Mothers, sons and secrets, he thought. They were an unhappy combination but often found together. As if nudged, Anselm recalled the death of Zelie, his own mother, and the secret he carried. Oddly enough, the circumstances had captivated Elizabeth when he’d told her shortly after joining chambers. That was almost twenty years ago.
They were sitting in the common room on a Friday night. The wind kept triggering a car alarm that seemed to pause when sworn at from a nearby window.
‘She’d been in hospital for an operation,’ said Anselm. ‘Before she was discharged, my father called us all together. He said that she wouldn’t be getting better and that we weren’t to tell her. I was nine. A few days later she came home. I took her a cup of tea, and she said, “I’ll be up and about before you know it,” and I replied, “No you won’t. You’re going to die.”‘
‘Did you tell the others that you’d broken rank?’
‘No. They would have seen it as a betrayal.’
‘Betrayal?’ Elizabeth repeated, as if she were talking to an invisible third party.
‘Yes, but from that moment my mother and I were free. We could grieve while she was still alive. We could face what was coming in the absence of lies. I hadn’t even realised that obeying my father would have left us trapped.’
‘Trapped,’ echoed Elizabeth again.
She was talking to an imagined presence, but Anselm hardly noticed because turning over the stone had uncovered forgotten emotion. His eyes prickled and he couldn’t speak without his breath staggering. ‘Don’t get me wrong… this is no fairy story about life winning out. Shortly before the end, she said, “I can hear the sounds of a playground.” A kid was kicking a ball against our fence. She was drifting off to sleep. But she let slip a confession. “It’s been a school for death and I’ve hardly learnt anything.”’
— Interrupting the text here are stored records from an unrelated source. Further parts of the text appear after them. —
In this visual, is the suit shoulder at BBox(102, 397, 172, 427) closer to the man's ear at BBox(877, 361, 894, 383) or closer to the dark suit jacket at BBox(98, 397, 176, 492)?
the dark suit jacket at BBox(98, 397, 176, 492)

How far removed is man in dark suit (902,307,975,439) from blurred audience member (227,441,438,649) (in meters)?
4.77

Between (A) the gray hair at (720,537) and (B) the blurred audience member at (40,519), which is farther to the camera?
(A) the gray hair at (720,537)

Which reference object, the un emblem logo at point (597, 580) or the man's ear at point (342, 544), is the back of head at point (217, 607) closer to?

Elizabeth had been spellbound.
Anselm parked beneath the plum trees and wiped his eyes, astonished by the power and freshness of remembered grief. The siren faded, along with the protestations from an upstairs window Presently Larkwood’s bells found their strike and birds scattered over the valley.
While the loss of his mother remained painful to Anselm, it had opened his child’s heart to a very adult truth: what you would cling on to will pass away, like grass. Several times Elizabeth had returned to this subject with a sort of fugitive hunger, but only abstractly and when they were alone. They’d spoken of honesty between parents and children, of loving by letting go, of this day’s importance. Half the time, Anselm was lost in the forest of ideas, but it seemed to help Elizabeth. He sensed she wanted a distant companion while she made a very private passage. She’d always been one for conceptual clarity.
Anselm had recovered by the time he reached the cloister. He always saw things clearly after he’d cried. And he was now convinced that it was back then, on a Friday night, that Elizabeth had decided, one day to seek his help – long before the ‘not knowing and the not being able to care’ had become an accusation.